ERISTwo Quick User Guide (Beta Test)

What is ERISTwo 

ERISTwo is our next generation CentOS 7 Linux cluster. It is currently a development/testing platform to enable the transition of ERISOne. ERISTwo includes a change of administrative tools, an updated job scheduler, and an updated application module system. ERISTwo will host the GPU nodes for machine learning and other GPU applications. The same content of home folders and storage from ERISOne will be available on ERISTwo.  

Why a new environment?

ERISOne has long been managed with administration tools that were supported by CentOS 6 that are not compatible with CentOS 7. We decided to ease the transition for admins, as well as users, to provide a separate environment where all cluster features can be thoroughly tested. All new nodes included adopted nodes, are being deployed in CentOS 7 and all new applications are being implemented for the environment configuration of ERISTwo.

Why should I use it?

IMPORTANT: All users are encouraged to test ERISTwo for their workloads and should be able to migrate their work to ERISTwo eventually. As users migrate their workloads we will migrate nodes to improve the capacity of ERISTwo. Only applications that are not compatible with CentOS 7 will be maintained on ERISOne and the computational resources will be reduced according to the number of people using each system. For this reason, it is important for users to let us know if there are any features missing on ERISTwo.

You can take a look at the FAQ at FAQ: ERISTwo Linux Cluster (beta)

Comparison Table for Users
   ERISOne    ERISTwo
OS CentOS 6 CentOS 7
Filesystem Panasas Panfs (Recently updated) Panasas Panfs 
Scheduler LSF 8.0.1 LSF 9.1.3.0
Login nodes Yes Yes
Applications Legacy modules/easybuild New modules
Remote Desktops Yes No
Filemovers Yes Yes
RStudio Pro No (Have been moved) Yes
Jupyter No (Have been moved) Yes
Shiny No (Have been moved) Yes

 

How to log-in  

If you already have access to ERISOne you can login via SSH, if not, you would need to request an account by filling the ERISOne Account Request form. 

ERISTwo can be accessed by ssh: 
$ssh <userID>@eristwo.partners.org 

You will be landing on one of our two login nodes eris2n4 or eris2n5. In the same way as before, no large job should be run on these nodes. All jobs must be submitted to the compute nodes. 

 

General Usage 

Overview 

ERISTwo is a Linux cluster. Currently it is only accessible via ssh, into a command line interface (bash). Jobs should be submitted through the lsf job-scheduler, this includes GPU jobs, and file transfer jobs. Applications are loaded via the lmod module system. Unlike ERISOne there is no need to activate lmod since is loaded by default 

 

LSF 9 

Platform Load Sharing Facility (or simply LSF) is a workload management platform, job scheduler, for distributed high-performance computing (HPC). We have implemented LSF version 9.1.3.0. The general idea is, that each computational job should be submitted to the system, so the system can distribute the jobs to the available nodes, providing each user with a fair share of the cluster and maximizing efficiency.  

Do not run computational jobs on the login nodes. Computational jobs on the login nodes will be terminated and we reserve the right to ban users if we find the user in constant violation.  

 

How to submit a job 

The general syntax of a job submission is: 

$bsub [options]script.lsf 

Note: The “<” is important, when you pass a lsf script.

○ ○ ○ ○ ○

(Problems):
- a) Which features does the comparison table in the ERISTwo user guide mark "Yes" for ERISTwo? Give them in table order.
- b) Carry on the ERISTwo user guide from its final sentence.

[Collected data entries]
○ ○ ○ ○ ○

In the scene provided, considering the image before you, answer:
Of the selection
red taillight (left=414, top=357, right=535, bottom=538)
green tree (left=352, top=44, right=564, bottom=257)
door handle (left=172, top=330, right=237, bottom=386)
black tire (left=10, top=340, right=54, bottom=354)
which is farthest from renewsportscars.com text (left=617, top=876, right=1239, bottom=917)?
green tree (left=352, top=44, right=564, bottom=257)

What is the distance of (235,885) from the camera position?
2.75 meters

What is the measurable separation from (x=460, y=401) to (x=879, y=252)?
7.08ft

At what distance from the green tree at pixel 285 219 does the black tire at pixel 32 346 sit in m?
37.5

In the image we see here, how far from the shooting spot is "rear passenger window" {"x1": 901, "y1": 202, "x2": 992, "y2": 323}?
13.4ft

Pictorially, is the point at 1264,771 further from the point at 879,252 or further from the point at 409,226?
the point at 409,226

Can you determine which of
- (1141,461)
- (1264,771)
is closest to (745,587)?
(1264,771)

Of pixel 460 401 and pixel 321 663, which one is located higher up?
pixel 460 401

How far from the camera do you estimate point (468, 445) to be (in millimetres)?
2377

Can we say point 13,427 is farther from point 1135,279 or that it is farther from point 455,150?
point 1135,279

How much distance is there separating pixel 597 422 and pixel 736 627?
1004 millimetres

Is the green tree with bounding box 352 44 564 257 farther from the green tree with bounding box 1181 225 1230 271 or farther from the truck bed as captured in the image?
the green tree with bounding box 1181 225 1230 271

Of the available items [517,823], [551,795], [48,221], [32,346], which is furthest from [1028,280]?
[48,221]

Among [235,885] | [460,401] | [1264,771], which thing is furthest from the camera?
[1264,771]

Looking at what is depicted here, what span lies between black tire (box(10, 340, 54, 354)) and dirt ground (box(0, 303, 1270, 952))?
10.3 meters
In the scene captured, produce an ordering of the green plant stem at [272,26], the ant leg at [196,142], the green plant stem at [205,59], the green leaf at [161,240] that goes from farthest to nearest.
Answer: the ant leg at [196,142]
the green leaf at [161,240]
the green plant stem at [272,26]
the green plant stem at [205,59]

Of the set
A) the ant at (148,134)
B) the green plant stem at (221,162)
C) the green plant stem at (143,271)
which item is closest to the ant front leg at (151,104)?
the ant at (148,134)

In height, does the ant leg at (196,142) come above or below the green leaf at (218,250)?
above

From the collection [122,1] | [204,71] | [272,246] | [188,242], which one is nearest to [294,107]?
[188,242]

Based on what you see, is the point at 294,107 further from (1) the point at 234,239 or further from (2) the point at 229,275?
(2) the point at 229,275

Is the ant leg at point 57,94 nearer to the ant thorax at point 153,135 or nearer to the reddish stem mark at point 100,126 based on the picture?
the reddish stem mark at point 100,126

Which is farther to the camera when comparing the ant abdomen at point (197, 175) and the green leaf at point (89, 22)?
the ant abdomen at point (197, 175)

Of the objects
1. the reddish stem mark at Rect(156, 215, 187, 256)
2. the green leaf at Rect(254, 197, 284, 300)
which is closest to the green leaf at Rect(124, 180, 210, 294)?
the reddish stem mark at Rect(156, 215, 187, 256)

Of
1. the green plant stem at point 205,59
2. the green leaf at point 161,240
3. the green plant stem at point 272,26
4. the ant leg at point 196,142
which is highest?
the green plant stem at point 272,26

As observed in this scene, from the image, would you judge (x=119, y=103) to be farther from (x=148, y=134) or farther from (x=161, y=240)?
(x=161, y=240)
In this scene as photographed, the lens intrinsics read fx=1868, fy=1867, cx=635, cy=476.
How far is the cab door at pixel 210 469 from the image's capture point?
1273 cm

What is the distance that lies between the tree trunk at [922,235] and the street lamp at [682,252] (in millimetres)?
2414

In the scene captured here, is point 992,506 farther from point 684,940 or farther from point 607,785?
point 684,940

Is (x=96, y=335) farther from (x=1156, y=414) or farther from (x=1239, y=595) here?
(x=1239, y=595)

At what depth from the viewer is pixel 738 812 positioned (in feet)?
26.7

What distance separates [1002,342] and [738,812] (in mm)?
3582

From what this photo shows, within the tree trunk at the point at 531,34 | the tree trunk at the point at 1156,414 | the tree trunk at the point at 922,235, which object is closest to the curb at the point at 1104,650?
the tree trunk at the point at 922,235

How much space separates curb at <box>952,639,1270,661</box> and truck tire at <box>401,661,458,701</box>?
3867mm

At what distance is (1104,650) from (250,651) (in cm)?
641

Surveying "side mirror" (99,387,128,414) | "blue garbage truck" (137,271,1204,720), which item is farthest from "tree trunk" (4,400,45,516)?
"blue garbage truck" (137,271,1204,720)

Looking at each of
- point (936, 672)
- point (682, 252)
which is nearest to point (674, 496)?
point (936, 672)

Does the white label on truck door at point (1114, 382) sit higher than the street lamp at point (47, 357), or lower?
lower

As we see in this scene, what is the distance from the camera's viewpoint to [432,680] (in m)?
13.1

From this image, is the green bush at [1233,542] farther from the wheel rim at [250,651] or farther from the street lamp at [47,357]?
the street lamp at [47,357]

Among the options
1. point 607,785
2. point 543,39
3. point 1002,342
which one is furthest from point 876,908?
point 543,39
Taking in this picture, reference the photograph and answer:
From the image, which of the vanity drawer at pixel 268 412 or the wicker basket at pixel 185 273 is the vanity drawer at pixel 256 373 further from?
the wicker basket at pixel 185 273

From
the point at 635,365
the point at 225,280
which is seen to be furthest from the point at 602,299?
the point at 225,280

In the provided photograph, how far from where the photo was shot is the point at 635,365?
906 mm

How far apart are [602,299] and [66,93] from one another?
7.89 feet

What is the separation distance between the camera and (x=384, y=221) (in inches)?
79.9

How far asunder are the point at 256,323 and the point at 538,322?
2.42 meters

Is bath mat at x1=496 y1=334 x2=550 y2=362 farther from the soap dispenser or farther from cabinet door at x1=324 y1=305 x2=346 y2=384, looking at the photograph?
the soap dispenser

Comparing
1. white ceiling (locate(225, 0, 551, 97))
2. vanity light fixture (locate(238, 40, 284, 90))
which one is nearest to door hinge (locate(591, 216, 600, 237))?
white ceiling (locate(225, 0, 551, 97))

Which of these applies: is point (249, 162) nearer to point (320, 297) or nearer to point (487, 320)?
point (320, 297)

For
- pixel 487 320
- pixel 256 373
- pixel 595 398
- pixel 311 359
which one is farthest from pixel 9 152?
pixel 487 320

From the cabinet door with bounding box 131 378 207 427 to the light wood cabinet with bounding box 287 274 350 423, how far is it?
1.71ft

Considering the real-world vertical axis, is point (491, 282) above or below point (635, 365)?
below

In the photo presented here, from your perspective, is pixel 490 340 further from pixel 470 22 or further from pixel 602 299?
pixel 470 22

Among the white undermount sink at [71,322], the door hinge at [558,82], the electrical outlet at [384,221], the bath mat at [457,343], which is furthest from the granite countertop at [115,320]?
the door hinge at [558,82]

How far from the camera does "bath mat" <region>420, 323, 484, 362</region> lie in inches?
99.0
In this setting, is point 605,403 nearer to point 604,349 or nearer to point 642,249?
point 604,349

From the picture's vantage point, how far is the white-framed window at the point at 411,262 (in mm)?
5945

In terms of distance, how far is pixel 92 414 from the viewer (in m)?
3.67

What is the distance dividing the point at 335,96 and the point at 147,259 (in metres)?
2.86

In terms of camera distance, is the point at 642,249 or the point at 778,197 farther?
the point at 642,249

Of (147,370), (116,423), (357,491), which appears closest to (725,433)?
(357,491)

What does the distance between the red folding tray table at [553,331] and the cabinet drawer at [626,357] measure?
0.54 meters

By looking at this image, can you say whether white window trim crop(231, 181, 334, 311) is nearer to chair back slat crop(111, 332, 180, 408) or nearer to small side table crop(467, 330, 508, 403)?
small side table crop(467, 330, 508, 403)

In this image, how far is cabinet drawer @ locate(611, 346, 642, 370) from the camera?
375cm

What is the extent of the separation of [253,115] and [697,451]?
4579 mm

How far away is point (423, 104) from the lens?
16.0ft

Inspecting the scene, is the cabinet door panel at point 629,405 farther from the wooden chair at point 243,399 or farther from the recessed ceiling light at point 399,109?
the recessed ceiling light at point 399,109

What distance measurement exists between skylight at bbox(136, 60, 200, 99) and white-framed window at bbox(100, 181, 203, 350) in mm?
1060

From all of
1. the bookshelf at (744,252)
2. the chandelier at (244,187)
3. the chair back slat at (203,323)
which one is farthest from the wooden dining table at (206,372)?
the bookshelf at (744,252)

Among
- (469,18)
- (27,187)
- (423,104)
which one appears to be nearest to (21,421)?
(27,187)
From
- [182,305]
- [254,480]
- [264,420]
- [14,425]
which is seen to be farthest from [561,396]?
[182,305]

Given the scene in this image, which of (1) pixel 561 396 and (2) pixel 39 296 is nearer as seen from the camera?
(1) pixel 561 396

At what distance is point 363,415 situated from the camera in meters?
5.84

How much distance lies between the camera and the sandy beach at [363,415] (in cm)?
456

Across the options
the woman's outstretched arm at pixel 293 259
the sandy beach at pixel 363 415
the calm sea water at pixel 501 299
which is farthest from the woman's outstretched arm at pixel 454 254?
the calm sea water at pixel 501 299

○ ○ ○ ○ ○

(Outputs):
- a) Login nodes, Filemovers, RStudio Pro, Jupyter, Shiny

- b)
The lsf script contains descriptions of the job. An example of a lsf script can be found in each users lsf folder: ~/lsf/test.lsf 

 

The options can either be specified in the script or during the bsub command. Some important options: 

  • -q que_name: Specify the queue for the job 
  • -n <number of cores> : Request that number of cores for the job 
  • -R ' ' : Requirements, mainly on memory 

Note that if you don’t use an option, the default value is set. 

Example: 

$bsub -q normal -R 'rusage[mem=64000]' < my_script.lsf  

You need to choose the right queue for your job, depending on job requirements. (Right now there are only 5 queues). 

 

How to start an interactive job

To start a regular interactive job you can do, for example:

$bsub -Is -q interactive /bin/bash

You can start an interactive job with memory reservation as:

$bsub -Is -q interactive -R 'rusage[mem=64000]' /bin/bash  

 

Queues 

ERISTwo currently has the following queues: 

  • GPU: Limited GPU machines are available. Users must request/renew access at hpcsupport@partners.org.
    • job limit per queue: 100 
    • PEND limit: 200   
    • Run-Time limit: 4 days 
  • Normal: Most cluster jobs fit the normal queue. All jobs with less than 32G memory requirement.
    • job limit per queue: 500 
    • PEND limit: 1000 
    • Run-Time limit: 15 days 
  • Filemove: Transfer files out/in ERISOne to external mount.
    • job limit per queue: 100 
    • PEND limit: 200 
    • Run-Time limit: 5 days 
  • Bigmem: Only for jobs with more than 32G memory requirement.
    • job limit per queue: 100
    • PEND limit: 200
    • Run-Time limit: 5 days 
  • Interactive:  To request an interactive session.
    • job limit per queue: 5 
    • PEND limit: 0 
    • Run-Time limit: 5 days 

If you don’t specify a que it will start in the normal queue. This is meant for average size jobs. If you require GPU acceleration you need to use the GPU queueFilemove is meant for transferring files. Note that you should not run any large file transfers (> 100MB) on the login node.  

The queues can be seen by the command bqueues 

bqueues  
QUEUE_NAME      PRIO STATUS          MAX JL/U JL/P JL/H NJOBS  PEND   RUN  SUSP  
filemove          1  Open:Active       -    -    -    -     0     0     0     0 
normal            1  Open:Active       -    -    -    - 27069 27019    50     0 
gpu           1  Open:Active       -    -    -    -     0     0     0     0
bigmem            1  Open:Active       -    -    -    -     0     0     0     0
interactive       1  Open:Active       -    -    -    -     0     0     0     0 

This command as well shows how many jobs are currently in the queue and gives you an idea how long it will take for new jobs to start.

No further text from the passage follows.